The decision to downgrade was widely criticised, with the former Home Secretary, John Reid MP, voicing his disapproval of the plans. In September 2006, the plan was approved by Lewis MacDonald, Deputy Health and Community Care minister. In May 2007, the Labour administration lost out to the Scottish National Party in the 2007 Scottish Parliament election and the decision was overturned by the new Cabinet Secretary for Health and Wellbeing, Nicola Sturgeon. She demanded that NHS Lanarkshire find a way of keeping three fully functioning consultant-led A+E departments in Lanarkshire. In 2009 NHS Lanarkshire developed seven possible combinations of keeping three A+E departments open; these were subsequently delivered for public scrutiny.

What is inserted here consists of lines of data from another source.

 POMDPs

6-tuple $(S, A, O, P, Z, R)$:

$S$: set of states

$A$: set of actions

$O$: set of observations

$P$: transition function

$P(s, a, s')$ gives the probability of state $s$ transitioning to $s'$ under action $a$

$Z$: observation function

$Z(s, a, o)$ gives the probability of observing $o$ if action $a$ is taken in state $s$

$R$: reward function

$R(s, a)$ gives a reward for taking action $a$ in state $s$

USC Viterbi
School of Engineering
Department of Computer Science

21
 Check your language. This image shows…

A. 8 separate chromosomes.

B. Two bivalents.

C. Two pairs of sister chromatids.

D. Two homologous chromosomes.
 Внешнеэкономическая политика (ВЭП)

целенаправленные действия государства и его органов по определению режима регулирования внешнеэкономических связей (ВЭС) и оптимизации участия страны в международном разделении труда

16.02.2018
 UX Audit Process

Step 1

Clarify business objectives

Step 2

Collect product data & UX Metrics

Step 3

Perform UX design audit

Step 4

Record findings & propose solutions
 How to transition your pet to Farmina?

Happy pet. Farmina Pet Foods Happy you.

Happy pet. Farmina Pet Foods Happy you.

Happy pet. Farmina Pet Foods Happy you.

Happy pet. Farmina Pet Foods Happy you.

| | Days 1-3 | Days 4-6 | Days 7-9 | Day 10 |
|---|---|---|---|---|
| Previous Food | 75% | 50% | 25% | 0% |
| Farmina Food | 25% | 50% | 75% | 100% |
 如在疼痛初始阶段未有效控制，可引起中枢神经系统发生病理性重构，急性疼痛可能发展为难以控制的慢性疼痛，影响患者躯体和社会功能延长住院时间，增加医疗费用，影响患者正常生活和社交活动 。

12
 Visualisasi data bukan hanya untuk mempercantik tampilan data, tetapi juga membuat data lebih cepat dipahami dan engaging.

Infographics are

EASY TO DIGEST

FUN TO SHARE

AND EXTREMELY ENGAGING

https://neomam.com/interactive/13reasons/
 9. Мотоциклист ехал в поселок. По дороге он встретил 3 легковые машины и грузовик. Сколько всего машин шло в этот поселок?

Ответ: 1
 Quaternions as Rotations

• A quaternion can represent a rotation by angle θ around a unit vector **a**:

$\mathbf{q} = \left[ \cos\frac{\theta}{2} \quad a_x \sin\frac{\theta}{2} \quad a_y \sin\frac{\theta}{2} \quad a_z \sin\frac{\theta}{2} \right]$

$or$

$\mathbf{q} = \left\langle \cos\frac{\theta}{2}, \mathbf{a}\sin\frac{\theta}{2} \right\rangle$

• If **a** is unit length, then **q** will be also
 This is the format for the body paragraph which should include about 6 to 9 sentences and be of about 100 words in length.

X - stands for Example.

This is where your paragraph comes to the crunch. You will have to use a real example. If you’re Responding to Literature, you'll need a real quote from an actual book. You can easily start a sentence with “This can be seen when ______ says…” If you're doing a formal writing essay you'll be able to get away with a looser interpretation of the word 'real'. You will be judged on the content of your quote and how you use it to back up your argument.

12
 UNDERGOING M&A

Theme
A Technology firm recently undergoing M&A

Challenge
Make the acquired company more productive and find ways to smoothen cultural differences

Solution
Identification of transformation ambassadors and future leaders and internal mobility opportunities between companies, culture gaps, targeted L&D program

In November 2017, NHS Lanarkshire renamed all three of its acute hospitals - Hairmyres, Monklands and Wishaw General - with the prefix 'University Hospital' to reflect their new university teaching status.

==Services==
The hospital serves patients in the South Lanarkshire catchment area. It is one of three acute hospitals in NHS Lanarkshire. The hospital has 492 inpatient beds and 20 day beds, employing 2500 members of staff. Services include 24-hour Accident and Emergency, General Medicine, Oncology, Psychiatry, Care of the Elderly, General Surgery, Orthopaedics, and Vascular Surgery.